---------- Extrait du texte ----------

Face à ce rythme effréné et à cette pression du "toujours plus", Squeezie avait alors annoncé en janvier 2024 faire une pause de quelques mois. En 2023, les youtubeurs Mcfly et Carlito prenaient la même décision, ainsi que le youtubeur Mastu. Les trois créateurs avaient confié être en burn-out.
Et malgré les appels à l'aide des vidéastes, le public semble faire la sourde oreille. "Il n'y a pas d'électrochoc. Les communautés ne sont pas assez éveillées aux sujets de santé mentale", relevait Caroline Migneaux, créatrice du podcast Marketing Square, auprès de Tech&Co.

----------

◆ Exercice écrit 1 ◆
Pouvez-vous recopier fidèlement le passage de l'extrait sur le burn-out des youtubeurs commençant par « Face à ce rythme » et allant jusqu'à « auprès de Tech&Co. » ?
◆ Exercice écrit 2 ◆
Pouvez-vous écrire la suite de l'extrait sur le burn-out des youtubeurs, en partant de sa dernière phrase ?
Ce matériel n'a aucun lien avec l'extrait sur le burn-out des youtubeurs.

---------- Données sources ----------

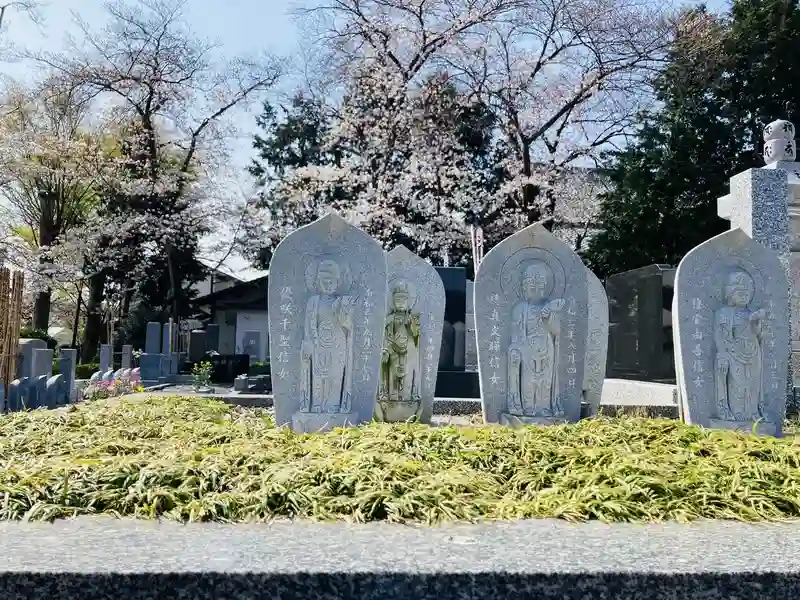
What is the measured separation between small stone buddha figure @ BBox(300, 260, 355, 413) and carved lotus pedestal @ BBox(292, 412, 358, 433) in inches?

----------

◆ Résultat 1 ◆
Face à ce rythme effréné et à cette pression du "toujours plus", Squeezie avait alors annoncé en janvier 2024 faire une pause de quelques mois. En 2023, les youtubeurs Mcfly et Carlito prenaient la même décision, ainsi que le youtubeur Mastu. Les trois créateurs avaient confié être en burn-out.
Et malgré les appels à l'aide des vidéastes, le public semble faire la sourde oreille. "Il n'y a pas d'électrochoc. Les communautés ne sont pas assez éveillées aux sujets de santé mentale", relevait Caroline Migneaux, créatrice du podcast Marketing Square, auprès de Tech&Co.

◆ Résultat 2 ◆
Deux solutions s'offrent donc aux vidéastes. "Ils peuvent alterner des défis fous, avec des tournages plus sobres", conseille Jonathan Condessa. C'est le choix fait par Squeezie qui, entre deux "Qui est l'imposteur", continue à faire des threads horreur ou des formats Squeezie. Autre possibilité: miser sur les superproductions, mais ralentir le rythme de production.
Avec un avantage: chaque vidéo devient un événement. "Avant même qu'Inoxtag ne grimpe l'Everest, ça a été un sujet pendant des mois. Ils cultivent la rareté", conclut Jonathan Condessa. "Ils peuvent ensuite le faire vivre sur la durée avec des vidéos debriefs, FAQ..."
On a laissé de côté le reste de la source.